* **YOUR INSTRUCTIONS**
Extract, word for word, the stretch of the records from the line containing "How far is the" through the last line of the records.

* **PROVIDED ENTRIES**

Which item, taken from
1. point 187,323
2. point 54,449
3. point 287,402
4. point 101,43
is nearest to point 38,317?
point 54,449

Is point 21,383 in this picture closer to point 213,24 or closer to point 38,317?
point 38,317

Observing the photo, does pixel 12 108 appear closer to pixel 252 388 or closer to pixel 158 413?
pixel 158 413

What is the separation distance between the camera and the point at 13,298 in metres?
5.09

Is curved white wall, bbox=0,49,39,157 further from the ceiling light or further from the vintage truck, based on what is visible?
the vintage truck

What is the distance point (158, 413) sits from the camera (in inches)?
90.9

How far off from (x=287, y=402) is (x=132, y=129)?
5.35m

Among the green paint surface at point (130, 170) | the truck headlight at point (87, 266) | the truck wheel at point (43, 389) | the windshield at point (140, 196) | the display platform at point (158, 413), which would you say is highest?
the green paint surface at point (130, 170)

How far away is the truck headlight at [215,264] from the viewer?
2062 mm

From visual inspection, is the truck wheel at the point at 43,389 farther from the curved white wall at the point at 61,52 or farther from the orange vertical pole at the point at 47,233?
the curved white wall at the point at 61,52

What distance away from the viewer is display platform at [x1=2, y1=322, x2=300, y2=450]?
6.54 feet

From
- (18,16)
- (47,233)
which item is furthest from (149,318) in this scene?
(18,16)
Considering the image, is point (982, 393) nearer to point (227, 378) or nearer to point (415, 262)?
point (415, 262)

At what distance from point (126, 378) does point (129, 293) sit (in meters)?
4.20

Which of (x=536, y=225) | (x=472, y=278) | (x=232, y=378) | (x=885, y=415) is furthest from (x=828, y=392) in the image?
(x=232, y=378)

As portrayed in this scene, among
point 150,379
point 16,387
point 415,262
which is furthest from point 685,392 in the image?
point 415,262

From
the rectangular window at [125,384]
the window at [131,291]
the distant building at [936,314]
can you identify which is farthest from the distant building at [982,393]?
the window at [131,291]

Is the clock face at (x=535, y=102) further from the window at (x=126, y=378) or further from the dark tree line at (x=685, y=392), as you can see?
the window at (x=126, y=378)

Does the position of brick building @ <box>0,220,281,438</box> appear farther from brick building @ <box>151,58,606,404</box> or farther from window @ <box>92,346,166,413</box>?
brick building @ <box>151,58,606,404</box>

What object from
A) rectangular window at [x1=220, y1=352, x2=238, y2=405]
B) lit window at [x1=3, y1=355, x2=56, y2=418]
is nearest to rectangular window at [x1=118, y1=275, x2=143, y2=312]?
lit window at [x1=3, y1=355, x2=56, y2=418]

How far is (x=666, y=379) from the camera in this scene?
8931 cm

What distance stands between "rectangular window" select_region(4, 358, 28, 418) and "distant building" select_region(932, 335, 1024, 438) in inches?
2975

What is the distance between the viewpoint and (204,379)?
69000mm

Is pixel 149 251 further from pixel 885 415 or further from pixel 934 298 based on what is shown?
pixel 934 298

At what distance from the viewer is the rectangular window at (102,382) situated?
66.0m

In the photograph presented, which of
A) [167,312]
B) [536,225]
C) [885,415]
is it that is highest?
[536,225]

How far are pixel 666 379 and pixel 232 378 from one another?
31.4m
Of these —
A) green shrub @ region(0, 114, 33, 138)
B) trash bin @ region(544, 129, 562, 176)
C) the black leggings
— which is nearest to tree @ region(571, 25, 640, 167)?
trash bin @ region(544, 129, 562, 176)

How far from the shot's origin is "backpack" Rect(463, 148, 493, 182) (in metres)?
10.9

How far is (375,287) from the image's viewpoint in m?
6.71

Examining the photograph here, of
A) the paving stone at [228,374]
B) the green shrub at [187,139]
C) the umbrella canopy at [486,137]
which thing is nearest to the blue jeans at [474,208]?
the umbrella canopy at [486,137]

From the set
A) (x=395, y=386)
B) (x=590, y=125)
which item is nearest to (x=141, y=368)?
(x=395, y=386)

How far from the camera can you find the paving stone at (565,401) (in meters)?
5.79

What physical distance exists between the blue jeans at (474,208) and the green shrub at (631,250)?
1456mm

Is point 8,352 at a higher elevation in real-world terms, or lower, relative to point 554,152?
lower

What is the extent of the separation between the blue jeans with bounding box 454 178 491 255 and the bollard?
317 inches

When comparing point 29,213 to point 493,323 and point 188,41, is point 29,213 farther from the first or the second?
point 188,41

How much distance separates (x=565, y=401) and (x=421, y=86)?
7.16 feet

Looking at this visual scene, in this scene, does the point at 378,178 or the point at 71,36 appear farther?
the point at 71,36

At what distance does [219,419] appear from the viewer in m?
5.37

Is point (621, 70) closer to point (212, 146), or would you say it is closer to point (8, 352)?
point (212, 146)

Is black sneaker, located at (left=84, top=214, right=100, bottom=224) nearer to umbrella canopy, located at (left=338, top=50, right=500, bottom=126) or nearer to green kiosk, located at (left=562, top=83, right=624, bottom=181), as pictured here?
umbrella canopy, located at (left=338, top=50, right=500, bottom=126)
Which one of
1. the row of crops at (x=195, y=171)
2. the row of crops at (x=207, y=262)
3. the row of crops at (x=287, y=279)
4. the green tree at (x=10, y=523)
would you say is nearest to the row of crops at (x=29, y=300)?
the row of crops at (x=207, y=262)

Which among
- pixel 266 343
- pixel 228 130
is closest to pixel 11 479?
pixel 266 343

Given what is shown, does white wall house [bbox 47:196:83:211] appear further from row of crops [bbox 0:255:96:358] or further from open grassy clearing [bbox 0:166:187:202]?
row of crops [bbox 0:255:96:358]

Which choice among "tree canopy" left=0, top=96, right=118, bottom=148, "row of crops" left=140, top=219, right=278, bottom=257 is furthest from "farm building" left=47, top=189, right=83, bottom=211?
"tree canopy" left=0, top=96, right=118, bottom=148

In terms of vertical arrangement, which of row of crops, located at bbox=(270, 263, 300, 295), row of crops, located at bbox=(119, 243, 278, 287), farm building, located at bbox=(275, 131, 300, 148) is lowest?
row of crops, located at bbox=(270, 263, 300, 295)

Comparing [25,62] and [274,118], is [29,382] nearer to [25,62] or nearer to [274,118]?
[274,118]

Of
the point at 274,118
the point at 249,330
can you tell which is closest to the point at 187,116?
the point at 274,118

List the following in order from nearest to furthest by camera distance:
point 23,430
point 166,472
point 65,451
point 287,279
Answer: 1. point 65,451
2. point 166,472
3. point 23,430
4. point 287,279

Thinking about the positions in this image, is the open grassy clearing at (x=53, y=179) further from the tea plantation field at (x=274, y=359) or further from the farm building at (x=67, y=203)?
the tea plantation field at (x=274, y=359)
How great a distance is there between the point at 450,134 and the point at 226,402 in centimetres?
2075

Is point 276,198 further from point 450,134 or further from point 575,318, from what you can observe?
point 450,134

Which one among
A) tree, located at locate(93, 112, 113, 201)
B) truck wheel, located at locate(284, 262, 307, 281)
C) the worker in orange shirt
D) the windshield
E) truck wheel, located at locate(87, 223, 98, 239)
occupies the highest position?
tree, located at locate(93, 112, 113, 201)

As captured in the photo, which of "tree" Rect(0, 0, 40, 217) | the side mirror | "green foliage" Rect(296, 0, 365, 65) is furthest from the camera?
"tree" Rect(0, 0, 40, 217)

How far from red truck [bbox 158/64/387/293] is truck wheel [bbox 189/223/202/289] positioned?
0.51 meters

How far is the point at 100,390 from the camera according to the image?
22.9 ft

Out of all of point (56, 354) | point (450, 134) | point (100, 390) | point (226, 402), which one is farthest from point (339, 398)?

* **EXERCISE SOLUTION**
How far is the point at 100,390 from the camera according to the image?
22.9 ft

Out of all of point (56, 354) | point (450, 134) | point (100, 390) | point (226, 402), which one is farthest from point (339, 398)?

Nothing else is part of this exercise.